The study of complex phenomena can thus be seen as a building with several floors. The ground floor consists of the three theories (information, cybernetics and systems) and contains the tools needed to develop a theory of organization. On the second floor are the ideas of von Neumann, von Foerster, Atlan and Prigogine on self-organization. I have added some other features to the building, notably the dialogical principle, the recursion principle and the hologrammatic principle. ‘Complex thought incorporates uncertainty and is capable of conceiving organization.’
The dialogical principle brings together two antagonistic principles or notions which on the face of things should repel one another but are in fact indissociable and essential for understanding a single reality. The physicist Niels Bohr believed that physical particles should be regarded as both corpuscles and waves. Blaise Pascal said that the "the opposite of a truth is not an error but a contrary truth." Bohr put this in the following terms: "The opposite of a trivial truth is a stupid error, but the opposite of a profound truth is always another profound truth". The problem is that of combining antagonistic notions in order to envisage the organizational and creative processes in the complex world of human life and history.
The principle of organizational recursion goes further than the feedback principle; it goes beyond the idea of regulation to that of self-production and self-organization. It is a generating loop in which products and effects themselves produce and cause what produces them. Thus we, as individuals, are the products of an age-old system of reproduction, but this system can reproduce itself only if we ourselves become its producers by procreating. Individual human beings produce society in and through their interactions, but society, as an emerging whole, produces the humanity of individuals by conferring language and culture on them.
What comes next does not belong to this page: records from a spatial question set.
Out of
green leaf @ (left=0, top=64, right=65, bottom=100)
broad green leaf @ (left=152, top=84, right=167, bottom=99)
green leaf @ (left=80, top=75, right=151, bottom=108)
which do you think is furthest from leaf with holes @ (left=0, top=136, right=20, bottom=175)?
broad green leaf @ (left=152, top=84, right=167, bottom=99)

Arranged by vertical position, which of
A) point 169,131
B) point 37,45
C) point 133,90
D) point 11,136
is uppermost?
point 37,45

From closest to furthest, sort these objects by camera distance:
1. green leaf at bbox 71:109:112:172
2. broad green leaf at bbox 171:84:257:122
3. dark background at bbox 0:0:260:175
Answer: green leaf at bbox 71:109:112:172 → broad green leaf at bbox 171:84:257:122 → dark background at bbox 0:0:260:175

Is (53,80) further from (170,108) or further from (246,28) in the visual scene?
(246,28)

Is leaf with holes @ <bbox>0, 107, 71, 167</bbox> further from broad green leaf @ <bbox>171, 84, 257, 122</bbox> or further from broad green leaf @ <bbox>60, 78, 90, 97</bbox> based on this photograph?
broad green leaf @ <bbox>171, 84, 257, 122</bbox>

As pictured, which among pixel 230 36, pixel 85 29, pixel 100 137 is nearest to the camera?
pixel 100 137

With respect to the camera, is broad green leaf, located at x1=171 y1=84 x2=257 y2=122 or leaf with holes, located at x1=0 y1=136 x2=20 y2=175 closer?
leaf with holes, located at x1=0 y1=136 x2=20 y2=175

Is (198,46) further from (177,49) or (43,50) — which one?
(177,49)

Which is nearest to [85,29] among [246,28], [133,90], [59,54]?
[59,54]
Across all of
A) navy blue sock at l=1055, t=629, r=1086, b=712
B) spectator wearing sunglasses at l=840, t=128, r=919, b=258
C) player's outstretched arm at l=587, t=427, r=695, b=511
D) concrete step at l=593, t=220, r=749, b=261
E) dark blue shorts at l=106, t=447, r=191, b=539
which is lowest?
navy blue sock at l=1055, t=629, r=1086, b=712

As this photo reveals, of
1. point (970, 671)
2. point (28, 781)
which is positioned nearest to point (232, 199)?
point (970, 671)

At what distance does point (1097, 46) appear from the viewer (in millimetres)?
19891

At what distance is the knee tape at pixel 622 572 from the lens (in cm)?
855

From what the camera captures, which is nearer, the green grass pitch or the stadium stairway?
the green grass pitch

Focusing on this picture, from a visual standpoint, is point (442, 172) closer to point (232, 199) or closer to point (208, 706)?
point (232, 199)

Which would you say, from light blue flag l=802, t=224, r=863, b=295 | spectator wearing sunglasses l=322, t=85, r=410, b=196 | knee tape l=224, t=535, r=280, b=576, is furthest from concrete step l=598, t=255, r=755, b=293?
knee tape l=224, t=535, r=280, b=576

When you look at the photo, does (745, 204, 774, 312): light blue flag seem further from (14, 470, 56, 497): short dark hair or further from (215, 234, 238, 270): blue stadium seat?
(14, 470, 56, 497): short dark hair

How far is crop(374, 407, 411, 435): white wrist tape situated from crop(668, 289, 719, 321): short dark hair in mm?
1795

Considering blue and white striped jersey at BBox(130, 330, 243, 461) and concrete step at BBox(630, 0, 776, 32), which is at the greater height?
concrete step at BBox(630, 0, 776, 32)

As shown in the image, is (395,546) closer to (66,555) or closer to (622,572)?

The "hologrammatic" principle highlights the apparent paradox of certain systems where not only is the part present in the whole, but the whole is present in the part: the totality of the genetic heritage is present in each individual cell. In the same way, the individual is part of society but society is present in every individual, through his or her language, culture and standards.
Thinking in terms of complexity is clearly not a mode of thought that replaces certainty with uncertainty, separation with inseparability, and logic with all kinds of special exceptions. On the contrary, it involves a constant toing and froing between certainty and uncertainty, between the elementary and the global, between the separable and the inseparable. The aim is not to abandon the principles of classical science order, separability and logic but to absorb them into a broader and richer scheme of things. The aim is not to set a vacuous all-purpose holism against systematic reductionism, but to attach the concreteness of the parts to the totality. Linkage must be made between the principles of order and disorder, separation and connection, autonomy and dependence, which are at one and the same time complementary, concurrent and antagonistic. In short, complex thought is not the opposite of simplifying thought; it incorporates simplifying thought. As Hegel might have put it, it unites simplicity and complexity and ultimately reveals its own simplicity. In fact, the paradigm of complexity can be described just as simply as that of simplicity. Whereas the latter requires us to dissociate and reduce, the paradigm of complexity requires us to connect as well as to distinguish. Complex thought is essentially thought which incorporates uncertainty and is capable of conceiving organization. It is capable of linking, contextualizing and globalizing but can at the same time acknowledge what is singular and concrete.